Dose modifications due to haematological toxicity in subsequent cycles, for all indications The gemcitabine dose should be reduced to 75% of the original cycle initiation dose, in the case of the following haematological toxicities:

•     Absolute granulocyte count < 500 x106/l for more than 5 days
•     Absolute granulocyte count < 100 x106/l for more than 3 days
•     Febrile neutropenia
•     Platelets < 25,000 x106/l
•     Cycle delay of more than 1 week due to toxicity 
Method of administration

Gemcitabine is tolerated well during infusion and may be administered ambulant. If extravasation occurs, generally the infusion must be stopped immediately and started again in another blood vessel. The patient should be monitored carefully after the administration.

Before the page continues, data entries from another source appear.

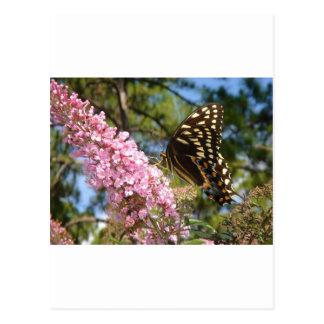 ¡La mariposa perfecta! Postales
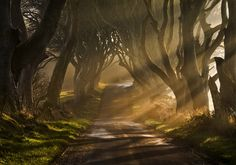 The Dark Hedges...in Ireland.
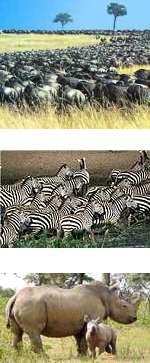 Short Wildebeest Migration Safari in Tanzania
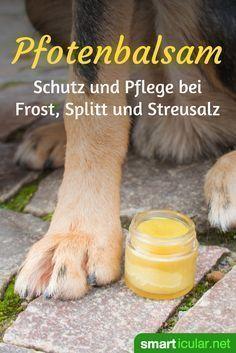 Pflegenden und schützenden Pfotenbalsam für Hunde selber machen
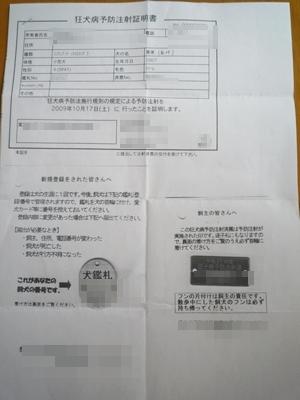愛美P1130221
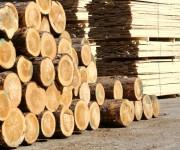 Развитие лесной промышленности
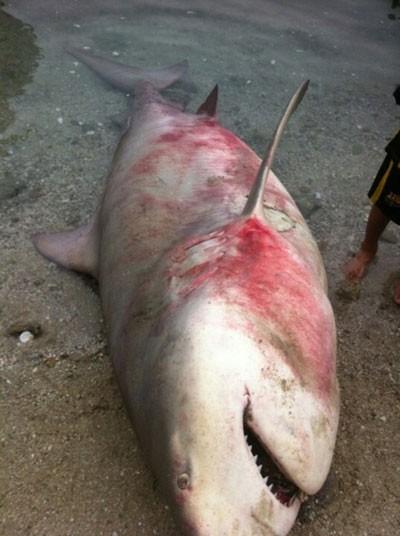 Cá mập xuất hiện tại vùng biển Khánh Hòa 1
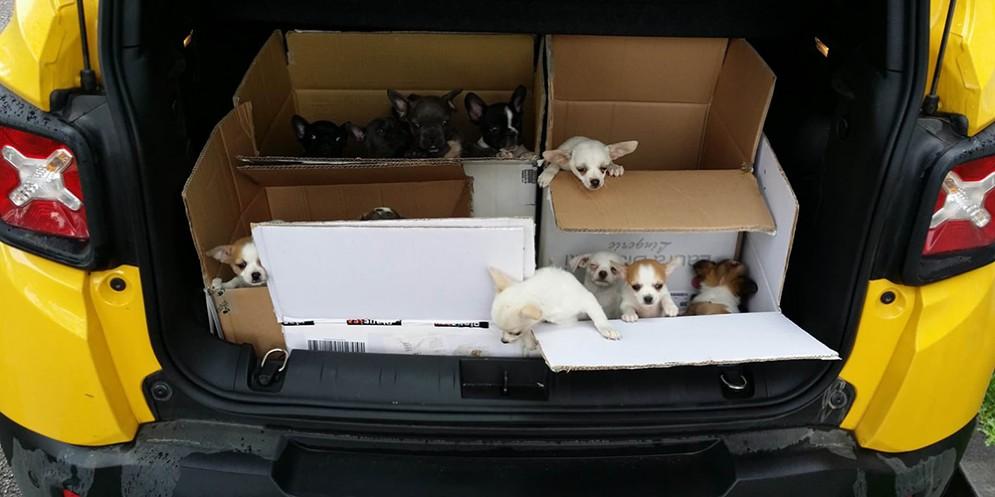 Gorizia e Villesse: sequestrati 34 cuccioli importati illegalmente dall'Ungheria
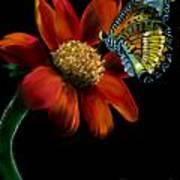 Butterfliy Art Print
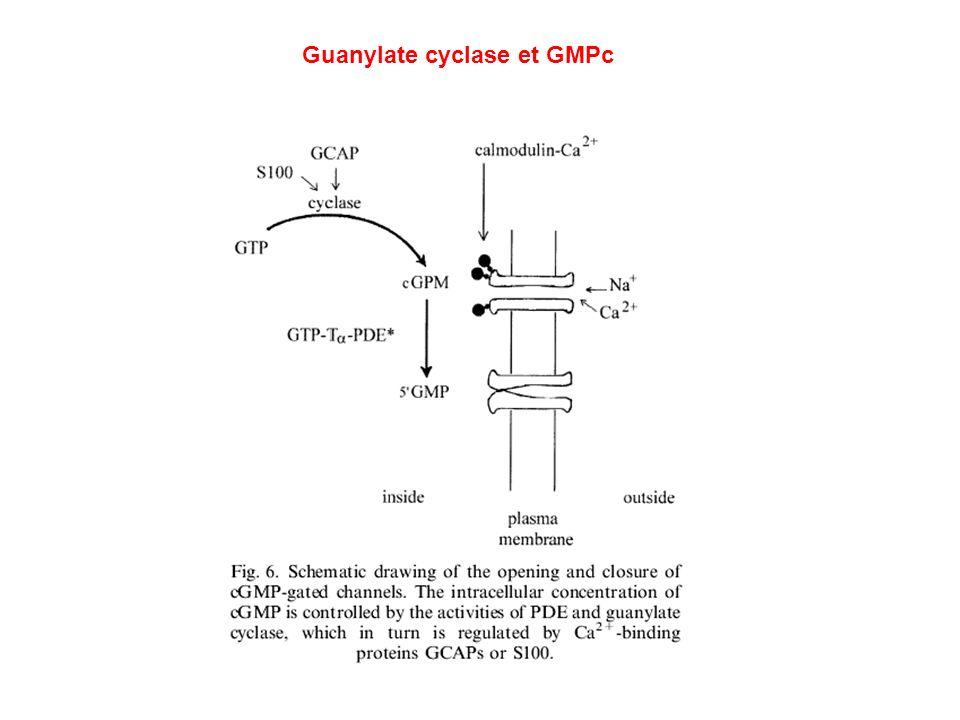 Guanylate cyclase et GMPc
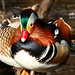 Mandarin Duck Couple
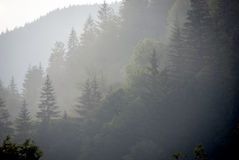 Forest in mist Royalty Free Stock Images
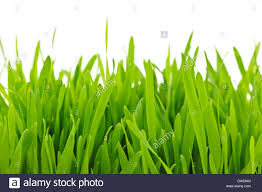 grass blade close up. Closeup Of Green Tall Grass Blades On White Background Blade Close Up F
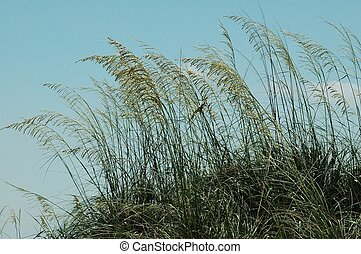 Sea Oats - Photographed at Jetty Park, Florida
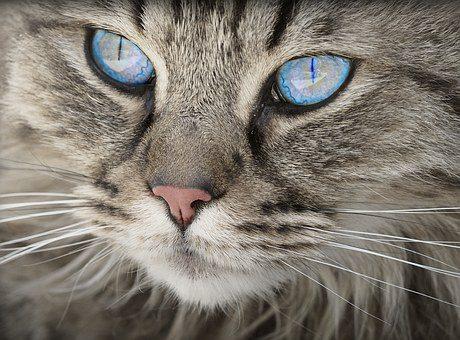 Hodowlane koty brytyjskie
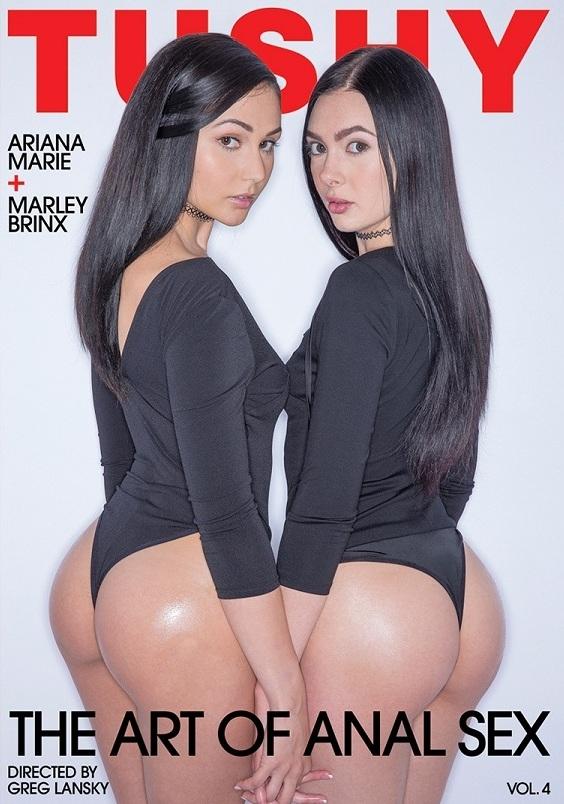 The Art of Anal Sex 4 [DVDRip 404p]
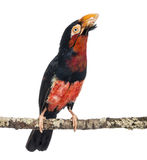 Bearded Barbet on a branch - Lybius dubius Royalty Free Stock Photos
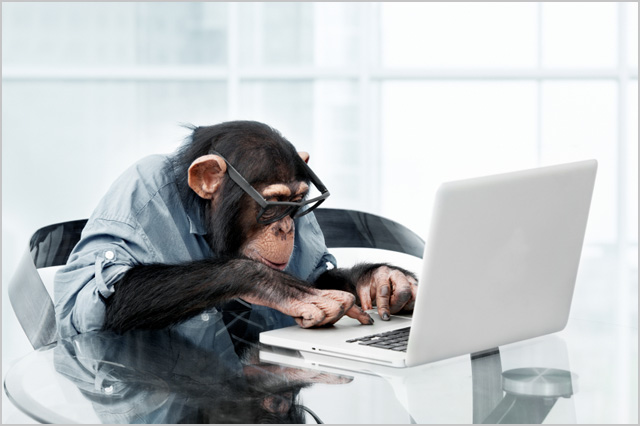 monkey-laptop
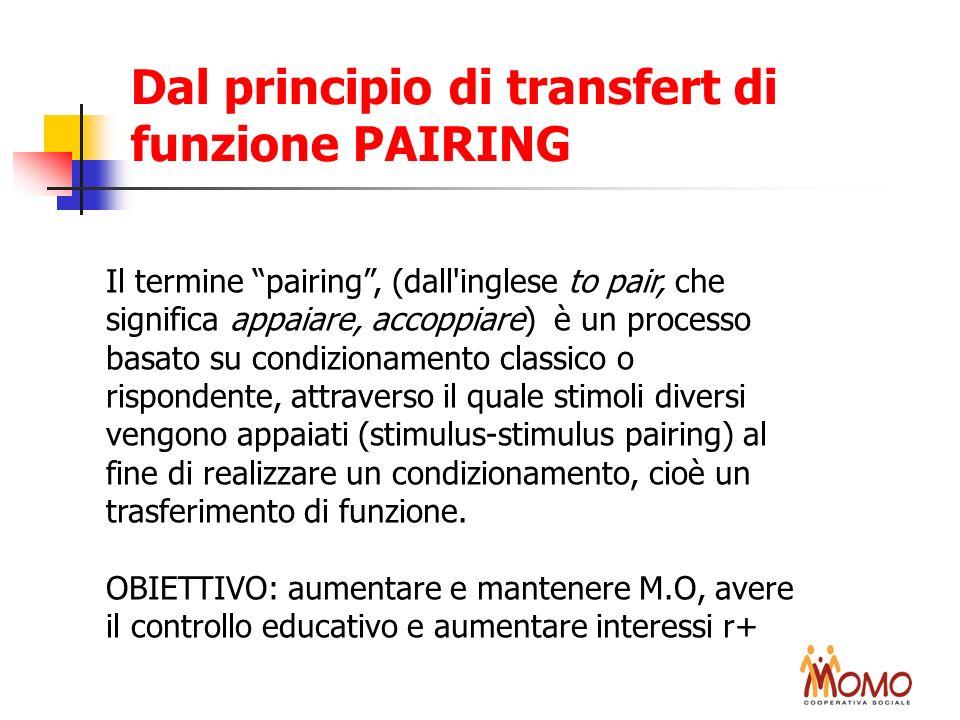 Dal principio di transfert di funzione PAIRING Il termine pairing, (dall'inglese to pair, che significa appaiare, accoppiare) è un processo basato su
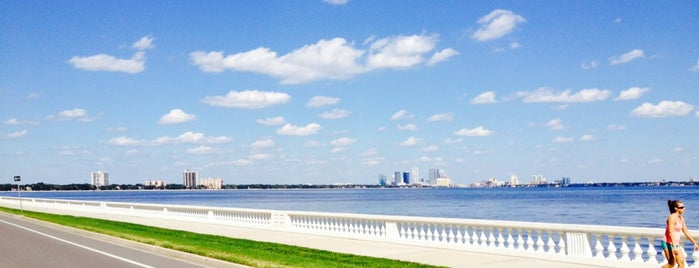 Bayshore Park is one of Princess' Tampa Hot Spots!.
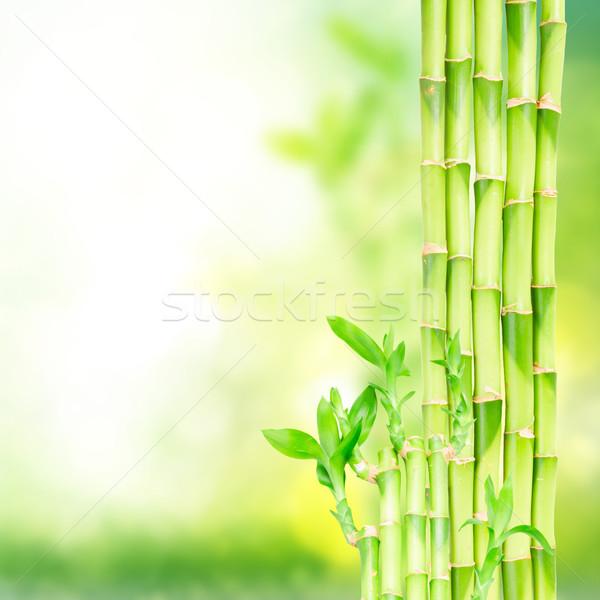 Zöld bambusz bokeh absztrakt terv levél Stock fotó © neirfy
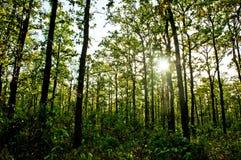 Sun rays lucidare nella foresta Immagini Stock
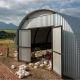Free Range Broiler chicken house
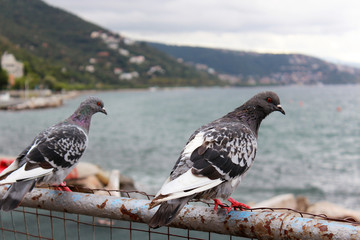 pigeons and mountains
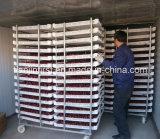 Industrielle Nahrungsmittelfrucht-Frost-Trockner-Maschine/Vakuumfrost-trocknende Maschine
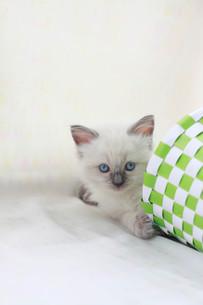 みつめる子猫の写真素材 [FYI01749157]
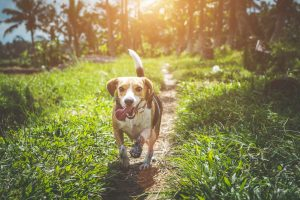 an animal-based adventure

Gemcitabine “Ebewe” 40 mg/ml concentrate for solution for infusion must be diluted before use (see section 4.4 and 6.6). It is recommended to use large veins for infusion to prevent damage to the vessel and extravasation.

For instructions on dilution of the medicinal product before administration, see section 6.6.

Special populations
Patients with renal or hepatic impairment
Gemcitabine should be used with caution in patients with hepatic or renal impairment as there is insufficient information from clinical studies to allow for clear dose recommendations for these patient populations (see sections 4.4 and 5.2).

Elderly (> 65 years)
Gemcitabine has been well tolerated in patients over the age of 65. There is no evidence to suggest that dose adjustments, other than those already recommended for all patients, are necessary in the elderly (see section 5.2).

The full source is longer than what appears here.